Another contribution is that by incorporating multiple interior dimensions in hashtag recommendation models, the explainability of hashtag recommendation is greatly enhanced. Most often, users are facing “black box” recommendations, such as the latent factor models, where the user-item rating (i.e., user-hashtag adoption times) matrix is factorized to a joint latent factor space of dimensionality (see the above analysis in Section 6), and ratings (i.e., adoption times) are modeled as the inner products in that space. In this sense, the interior dimensions make the prediction more explainable.

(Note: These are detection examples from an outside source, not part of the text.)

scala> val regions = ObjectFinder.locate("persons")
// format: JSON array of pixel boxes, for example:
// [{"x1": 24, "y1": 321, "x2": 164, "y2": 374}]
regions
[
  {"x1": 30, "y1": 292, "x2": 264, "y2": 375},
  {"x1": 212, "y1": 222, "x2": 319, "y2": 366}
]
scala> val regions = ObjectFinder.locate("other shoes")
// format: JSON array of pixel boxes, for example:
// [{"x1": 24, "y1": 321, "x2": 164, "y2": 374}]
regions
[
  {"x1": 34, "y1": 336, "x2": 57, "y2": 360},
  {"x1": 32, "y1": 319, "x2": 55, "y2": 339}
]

As for the future work, we note that in addition to the prediction task that we are dedicated to do in this paper, namely, user-hashtag recommendation, this interior dimension-based approach may be applied to other predictive tasks, such as the diffusion and retweet dynamics prediction. A second direction is to compare the effectiveness of the behavior interior dimension-based methods and those exterior statistics-based methods, e.g., some notable methods are topic feature-related diffusion prediction-based LDA (latent Dirichlet allocation) [44]. As we have mentioned above, the behavior interior dimensions can better capture the subtle differences in users’ characteristics if the data is heterogeneous and interrelated in nature. When the diffusion pattern is homogeneous and clear-cut, such as retweet, the exterior statistics-based approach may sometimes outperform the interior dimension-based approach. Another direction is to investigate how to integrate the behavior interior dimensions with the time-dependent modeling approach in the predictive tasks to enhance the prediction accuracy. For example, TiDeH (time-dependent Hawkes process) [45] models the number of retweets as a self-exciting point process and acknowledges the differences between users by explicitly taking the behavior characteristics into consideration, even though on an exterior statistic basis. By introducing an intermediate layer of the behavior interior dimensions, it can be expected that the interpretation of the raw data in the dynamic diffusion process is to be greatly enhanced and improved.

Conflicts of Interest

The authors declare that there is no conflict of interest regarding the publication of this paper.

Acknowledgments

This work was partly supported by Griffith University’s 2018 New Researcher Grant, with Dr. Can Wang being the chief investigator.